Who doesn’t love a bargain? For the last few months, I’ve been fighting the lure of those big, flat LCD televisions. I’m no great videophile, they all look great to me (compared to the old set I have), and best of all, every time I walk in a store, they’re cheaper. It’s amazing, really. It’ a wonder of the free market.
Only, as it turns out, the free market isn’t. Free, that is.
In Supercapitalism: The Transformation of Business, Democracy, and Everyday Life, Robert Reich agrees that global capitalism had made goods both cheaper and more plentiful. However, the price tag at the store doesn’t represent the full price we pay for this consumer bounty. In creating not just a market, but an international culture, driven almost entirely by price, we’ve sacrificed much of our ability to control the actions of corporations or even the quality of our own lives.
The tendency when looking at globalization is to blame the giant international corporations, but Reich has another villian at the center of the story. You. You and me. You and me and our constant search for a cheaper pair of socks, a better deal on a car, that beautiful cheap 47″ TV. The consumer culture we’ve built creates an enormous pressure on price — a pressure that far outweighs every other factor shaping the actions of corporations. Reich’s picture of the people serving up those child-labor sneakers and lead-painted toys isn’t one of corporate Snideley Whiplashes rubbing their hands together in glee. It’s of corporations desperately trying to keep up with the demands of consumers for more, more, more delivered cheaper, cheaper, cheaper.
But whether they’re driven by greed, survival, or a mixture of the two, the result is the same. Price trumps everything. Pass a law that protects labor? Good for you, but the corporations will find another place to make their goods cheaper. Pass a law against pollution? How nice. They’ll go somewhere else not so particular. And when they’ve found that place where they can operate without scrutiny, for the cost of a few bribes, will you turn up your nose at the products they put on your local shelves? Of course not. You’ve got to make a good impression at work. You’ve got to get your ever-growing kids outfitted for the new school year.

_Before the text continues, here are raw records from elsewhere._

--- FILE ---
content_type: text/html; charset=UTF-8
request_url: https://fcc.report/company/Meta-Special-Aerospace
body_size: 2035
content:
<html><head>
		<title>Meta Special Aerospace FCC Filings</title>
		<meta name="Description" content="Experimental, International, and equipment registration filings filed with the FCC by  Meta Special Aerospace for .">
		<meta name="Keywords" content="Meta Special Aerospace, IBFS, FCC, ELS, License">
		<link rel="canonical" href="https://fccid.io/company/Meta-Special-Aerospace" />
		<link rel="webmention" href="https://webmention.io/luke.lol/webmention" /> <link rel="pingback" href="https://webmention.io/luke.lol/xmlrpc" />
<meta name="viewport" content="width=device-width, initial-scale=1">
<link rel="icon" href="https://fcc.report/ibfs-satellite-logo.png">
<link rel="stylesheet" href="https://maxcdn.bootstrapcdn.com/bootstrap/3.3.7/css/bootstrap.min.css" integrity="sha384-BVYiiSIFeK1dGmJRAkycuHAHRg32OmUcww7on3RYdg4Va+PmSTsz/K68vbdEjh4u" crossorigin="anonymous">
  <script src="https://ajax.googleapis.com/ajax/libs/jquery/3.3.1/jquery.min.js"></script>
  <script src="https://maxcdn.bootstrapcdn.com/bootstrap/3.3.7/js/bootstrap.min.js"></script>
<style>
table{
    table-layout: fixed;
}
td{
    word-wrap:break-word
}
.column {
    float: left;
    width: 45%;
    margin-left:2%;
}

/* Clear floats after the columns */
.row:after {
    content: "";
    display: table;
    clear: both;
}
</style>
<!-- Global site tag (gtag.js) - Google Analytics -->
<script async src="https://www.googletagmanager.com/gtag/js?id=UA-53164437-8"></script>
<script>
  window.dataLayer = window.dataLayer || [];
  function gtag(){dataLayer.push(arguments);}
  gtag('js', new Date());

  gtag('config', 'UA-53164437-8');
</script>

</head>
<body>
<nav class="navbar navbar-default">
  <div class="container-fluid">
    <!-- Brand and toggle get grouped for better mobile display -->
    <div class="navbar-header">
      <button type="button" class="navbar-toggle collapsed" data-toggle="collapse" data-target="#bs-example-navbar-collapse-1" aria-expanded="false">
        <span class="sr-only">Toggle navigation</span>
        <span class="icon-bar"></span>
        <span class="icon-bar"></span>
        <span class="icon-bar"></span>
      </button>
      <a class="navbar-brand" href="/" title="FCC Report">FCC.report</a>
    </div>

To deliver that new television at such a great price, the company making it will chop their payroll, move assembly off shore, buy their parts piecemeal from companies you’ve never heard of, and sell it directly to select “big box” stories, leaving your local retailers (if you still have any) out in the cold. Will they tell you about the safety record of the factory in Bangladesh? Will they talk about the metallic salts spilled over east Africa while mining for all those elements it took to make the electronics? No. What they will tell you is that their set is $200 cheaper than their competitors. Consumers will turn out in droves.